Una volta stabilito che la struttura sanitaria risponde senz’altro dei pregiudizi alla salute del paziente causati dalle proprie carenze strutturali e organizzative, va precisato che l’inadeguatezza dell’apparato organizzativo e strutturale dell’ospedale non elimina né attenua i profili di responsabilità in capo al singolo professionista sanitario, che anzi viene, in tali casi, ad incontrare una serie di specifici e appositi doveri, finalizzati a tutelare la salute del paziente di fronte alle inefficienze organizzative dell’ente, l’inadempimento dei quali viene sanzionato tramite il suo coinvolgimento nel giudizio di responsabilità della struttura secondo la regola della solidarietà.

Da un esame complessivo della materia sembra quindi potersi affermare che il difetto organizzativo fa gravare sul sanitario nuovi e diversi compiti, quali: verificare l’adeguatezza della struttura – anche dal punto di vista della professionalità del personale che lavora al suo interno – nella quale dovrebbe essere erogata la prestazione diagnostica o terapeutica; informare il paziente delle deficienze strutturali e organizzative delle quali egli sia a conoscenza, in modo che il malato possa consapevolmente decidere di sottoporsi al trattamento in quella piuttosto che in un’altra struttura; nel caso in cui il paziente non sia in grado di prendere questa decisione, attivarsi perché venga trasportato e assistito in un nosocomio più efficiente e adeguato alle sue esigenze; infine, nel caso in cui non sia possibile procedere nel modo finora descritto, fare tutto quanto rientra nelle sue possibilità per cercare di sopperire alle deficienze dell’apparato organizzativo e strutturale in cui dovrà comunque essere eseguito il trattamento medico. Ed è importante evidenziare che destinatario del dovere in esame è non soltanto il medico dipendente dell’ospedale, ma pure il c.d. medico di fiducia del paziente, vale a dire il libero professionista che, avvalendosi delle apparecchiature nonché del personale paramedico e infermieristico messogli a disposizione da una clinica alla quale egli non è però legato da alcun rapporto di lavoro o di servizio, provvede ad eseguire il trattamento diagnostico o terapeutico promesso direttamente al proprio cliente sulla base di un contratto d’opera intellettuale.
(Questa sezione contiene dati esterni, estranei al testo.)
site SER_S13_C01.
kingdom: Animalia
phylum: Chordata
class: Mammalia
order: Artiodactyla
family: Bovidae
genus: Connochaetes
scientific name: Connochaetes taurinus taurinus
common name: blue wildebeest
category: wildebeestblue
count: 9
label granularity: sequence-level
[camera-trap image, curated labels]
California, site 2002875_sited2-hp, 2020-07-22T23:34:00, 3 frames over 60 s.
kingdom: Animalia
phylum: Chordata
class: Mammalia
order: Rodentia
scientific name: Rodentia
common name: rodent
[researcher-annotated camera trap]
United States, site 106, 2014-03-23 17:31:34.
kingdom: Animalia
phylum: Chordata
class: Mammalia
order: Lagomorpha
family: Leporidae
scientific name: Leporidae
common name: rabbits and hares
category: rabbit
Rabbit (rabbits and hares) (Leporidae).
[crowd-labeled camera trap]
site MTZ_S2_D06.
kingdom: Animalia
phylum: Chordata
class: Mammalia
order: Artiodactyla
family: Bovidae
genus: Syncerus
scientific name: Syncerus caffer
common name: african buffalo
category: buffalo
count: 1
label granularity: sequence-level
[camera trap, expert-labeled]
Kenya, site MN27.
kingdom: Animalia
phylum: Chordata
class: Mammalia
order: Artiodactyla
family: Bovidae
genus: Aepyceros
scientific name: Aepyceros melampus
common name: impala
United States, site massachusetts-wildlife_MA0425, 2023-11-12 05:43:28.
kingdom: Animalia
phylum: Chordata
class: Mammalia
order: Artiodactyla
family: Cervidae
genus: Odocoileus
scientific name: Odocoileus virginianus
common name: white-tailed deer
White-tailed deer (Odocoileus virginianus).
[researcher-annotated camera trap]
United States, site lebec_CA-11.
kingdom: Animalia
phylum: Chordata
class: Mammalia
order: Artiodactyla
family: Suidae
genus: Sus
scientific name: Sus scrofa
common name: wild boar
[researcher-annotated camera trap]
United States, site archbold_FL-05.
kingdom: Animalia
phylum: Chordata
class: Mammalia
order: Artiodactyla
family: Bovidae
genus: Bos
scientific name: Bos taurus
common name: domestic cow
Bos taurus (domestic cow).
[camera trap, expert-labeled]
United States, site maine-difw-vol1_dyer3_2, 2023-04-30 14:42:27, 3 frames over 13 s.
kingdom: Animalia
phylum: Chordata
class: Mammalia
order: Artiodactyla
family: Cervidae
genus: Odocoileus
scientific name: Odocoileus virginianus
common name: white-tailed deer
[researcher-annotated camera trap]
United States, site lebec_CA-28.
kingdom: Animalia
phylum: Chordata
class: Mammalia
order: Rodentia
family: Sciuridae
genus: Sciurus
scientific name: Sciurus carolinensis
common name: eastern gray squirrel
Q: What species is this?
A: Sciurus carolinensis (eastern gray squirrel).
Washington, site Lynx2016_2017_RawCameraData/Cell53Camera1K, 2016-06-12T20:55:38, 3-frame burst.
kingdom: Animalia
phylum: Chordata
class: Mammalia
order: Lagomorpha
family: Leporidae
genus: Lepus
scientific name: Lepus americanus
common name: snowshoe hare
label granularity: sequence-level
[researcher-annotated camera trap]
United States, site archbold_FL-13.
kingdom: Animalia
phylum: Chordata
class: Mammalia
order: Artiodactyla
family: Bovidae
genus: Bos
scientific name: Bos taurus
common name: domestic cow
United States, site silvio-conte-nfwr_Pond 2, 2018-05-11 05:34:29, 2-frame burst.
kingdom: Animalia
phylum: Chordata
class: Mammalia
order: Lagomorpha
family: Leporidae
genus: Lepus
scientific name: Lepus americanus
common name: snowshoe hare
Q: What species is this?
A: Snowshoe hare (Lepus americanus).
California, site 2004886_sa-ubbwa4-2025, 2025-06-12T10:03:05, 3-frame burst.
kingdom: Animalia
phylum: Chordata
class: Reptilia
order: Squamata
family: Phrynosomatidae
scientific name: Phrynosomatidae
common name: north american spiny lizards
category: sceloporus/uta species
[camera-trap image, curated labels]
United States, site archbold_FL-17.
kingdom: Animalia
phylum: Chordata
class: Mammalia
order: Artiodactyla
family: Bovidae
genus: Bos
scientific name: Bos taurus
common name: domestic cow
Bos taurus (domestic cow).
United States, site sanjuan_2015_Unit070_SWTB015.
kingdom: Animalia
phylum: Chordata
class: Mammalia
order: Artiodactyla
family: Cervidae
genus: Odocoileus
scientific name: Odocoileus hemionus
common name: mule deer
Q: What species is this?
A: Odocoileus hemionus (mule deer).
Si tratta di profili, quelli sinteticamente esposti, che sono tra l’altro destinati a rivestire ancora maggior importanza pratica con l’entrata in vigore della c.d. Legge Gelli-Bianco del marzo 2017, considerato che quest’ultima vede tra i suoi aspetti fondamentali quello di garantire la sicurezza delle cure e impone di perseguire tale obiettivo (anche) mediante lo svolgimento di attività finalizzate alla prevenzione e alla gestione del rischio connesso all’erogazione di prestazioni sanitarie nonché tramite l’utilizzo appropriato delle risorse strutturali, tecnologiche e organizzative degli enti nosocomiali.